Donezk - Der portugiesische Fußball-Verband FPF ist anscheinend unzufrieden über die Ansetzung des türkischen Schiedsrichters Cüneyt Cakir für das EM-Halbfinale am Mittwoch gegen Titelverteidiger Spanien.

 „Portugal empört: die Ernennung des Türken Cakir lassen die Alarmglocken schrillen“, titelte die Sport-Tageszeitung A Bola am Dienstag. Die Zeitung wies daraufhin, dass der spanische Verbandspräsident Angel Maria Villar auch der Vorsitzende der UEFA-Schiedsrichterkommission sei. Der erste UEFA-Vizepräsident Senes Erzik sei Türke und „ein Freund Barcelonas und UNICEF“.

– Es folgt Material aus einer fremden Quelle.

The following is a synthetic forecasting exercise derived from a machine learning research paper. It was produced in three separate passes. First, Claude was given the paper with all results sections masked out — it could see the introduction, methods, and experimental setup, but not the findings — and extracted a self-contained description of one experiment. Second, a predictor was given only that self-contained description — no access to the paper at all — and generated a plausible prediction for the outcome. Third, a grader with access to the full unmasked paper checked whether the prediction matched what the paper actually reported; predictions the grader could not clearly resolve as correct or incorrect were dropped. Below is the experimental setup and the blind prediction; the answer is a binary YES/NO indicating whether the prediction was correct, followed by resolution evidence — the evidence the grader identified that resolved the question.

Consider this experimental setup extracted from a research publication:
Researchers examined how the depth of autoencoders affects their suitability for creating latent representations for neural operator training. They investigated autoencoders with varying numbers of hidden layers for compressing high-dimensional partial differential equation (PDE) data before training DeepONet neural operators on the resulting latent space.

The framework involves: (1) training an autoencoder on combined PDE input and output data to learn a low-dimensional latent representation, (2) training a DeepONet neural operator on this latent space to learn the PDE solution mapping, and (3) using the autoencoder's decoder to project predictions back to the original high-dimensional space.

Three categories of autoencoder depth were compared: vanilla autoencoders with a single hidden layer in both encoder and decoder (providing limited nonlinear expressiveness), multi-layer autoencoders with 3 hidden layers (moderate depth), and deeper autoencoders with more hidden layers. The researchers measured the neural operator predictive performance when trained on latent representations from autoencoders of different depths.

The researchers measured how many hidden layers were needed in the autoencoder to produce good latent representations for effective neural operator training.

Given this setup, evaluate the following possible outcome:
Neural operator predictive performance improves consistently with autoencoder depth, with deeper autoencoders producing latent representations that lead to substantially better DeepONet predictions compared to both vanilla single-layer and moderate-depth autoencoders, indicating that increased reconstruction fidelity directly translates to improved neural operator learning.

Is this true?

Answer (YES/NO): NO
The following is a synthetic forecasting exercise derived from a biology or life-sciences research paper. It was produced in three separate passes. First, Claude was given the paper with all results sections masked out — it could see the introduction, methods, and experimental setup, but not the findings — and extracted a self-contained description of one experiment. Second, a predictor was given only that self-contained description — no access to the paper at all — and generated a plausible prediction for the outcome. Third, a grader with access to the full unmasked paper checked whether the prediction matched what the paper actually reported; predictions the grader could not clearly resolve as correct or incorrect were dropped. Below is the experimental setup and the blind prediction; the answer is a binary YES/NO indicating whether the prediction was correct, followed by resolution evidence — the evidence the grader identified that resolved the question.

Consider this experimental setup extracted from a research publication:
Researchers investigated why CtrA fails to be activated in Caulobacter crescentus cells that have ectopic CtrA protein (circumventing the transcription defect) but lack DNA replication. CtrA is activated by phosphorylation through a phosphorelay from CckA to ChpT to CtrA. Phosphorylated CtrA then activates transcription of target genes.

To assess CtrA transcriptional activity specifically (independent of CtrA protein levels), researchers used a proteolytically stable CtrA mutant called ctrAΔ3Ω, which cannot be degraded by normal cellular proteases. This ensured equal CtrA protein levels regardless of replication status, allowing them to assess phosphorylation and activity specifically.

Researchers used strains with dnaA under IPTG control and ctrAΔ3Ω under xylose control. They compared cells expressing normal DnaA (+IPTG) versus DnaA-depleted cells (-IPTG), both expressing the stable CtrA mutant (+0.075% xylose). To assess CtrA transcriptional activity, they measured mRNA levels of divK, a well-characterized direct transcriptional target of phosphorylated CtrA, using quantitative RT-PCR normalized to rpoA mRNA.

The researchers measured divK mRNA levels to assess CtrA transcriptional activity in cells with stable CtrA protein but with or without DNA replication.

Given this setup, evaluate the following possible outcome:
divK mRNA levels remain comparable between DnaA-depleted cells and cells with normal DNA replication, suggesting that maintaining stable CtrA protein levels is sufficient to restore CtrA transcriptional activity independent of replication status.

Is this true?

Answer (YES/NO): NO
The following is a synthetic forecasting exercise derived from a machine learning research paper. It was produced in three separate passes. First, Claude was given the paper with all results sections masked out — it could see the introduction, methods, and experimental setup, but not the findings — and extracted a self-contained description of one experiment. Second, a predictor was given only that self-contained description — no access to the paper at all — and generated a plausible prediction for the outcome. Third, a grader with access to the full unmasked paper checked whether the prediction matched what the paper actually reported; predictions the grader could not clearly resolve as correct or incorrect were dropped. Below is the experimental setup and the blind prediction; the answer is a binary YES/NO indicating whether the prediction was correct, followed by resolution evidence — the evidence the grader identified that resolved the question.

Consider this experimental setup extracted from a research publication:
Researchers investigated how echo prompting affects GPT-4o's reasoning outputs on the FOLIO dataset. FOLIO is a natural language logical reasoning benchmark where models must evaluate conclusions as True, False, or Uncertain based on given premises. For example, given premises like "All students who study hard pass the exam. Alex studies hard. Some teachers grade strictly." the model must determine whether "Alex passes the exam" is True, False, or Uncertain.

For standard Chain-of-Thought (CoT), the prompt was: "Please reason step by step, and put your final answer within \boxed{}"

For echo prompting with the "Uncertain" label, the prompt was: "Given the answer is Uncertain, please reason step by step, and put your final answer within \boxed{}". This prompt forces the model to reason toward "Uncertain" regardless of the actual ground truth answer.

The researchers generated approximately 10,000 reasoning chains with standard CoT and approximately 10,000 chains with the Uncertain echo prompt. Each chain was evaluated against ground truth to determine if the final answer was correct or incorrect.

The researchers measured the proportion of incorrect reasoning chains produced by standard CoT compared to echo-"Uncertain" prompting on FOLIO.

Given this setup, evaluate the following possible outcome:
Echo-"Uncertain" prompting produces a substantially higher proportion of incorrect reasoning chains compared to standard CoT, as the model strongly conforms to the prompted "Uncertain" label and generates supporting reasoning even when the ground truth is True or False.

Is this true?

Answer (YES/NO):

Laut A Bola soll Erzik auch an der Partnerschaft zwischen dem FC Barcelona und dem Kinderhilfswerk der Vereinten Nationen maßgeblich beteiligt gewesen sein. Auch die Zeitung Record berichtete, dass der portugiesische Verband nicht glücklich über die Entscheidung gewesen sei und den großen Einfluss von Villar fürchte. Cüneyt Cakir wird im Halbfinale von seinen Landsleuten Bahattin Duran und Tarik Ongun an der Linie unterstützt. Vierter Offizieller ist der Slowene Damir Skomina.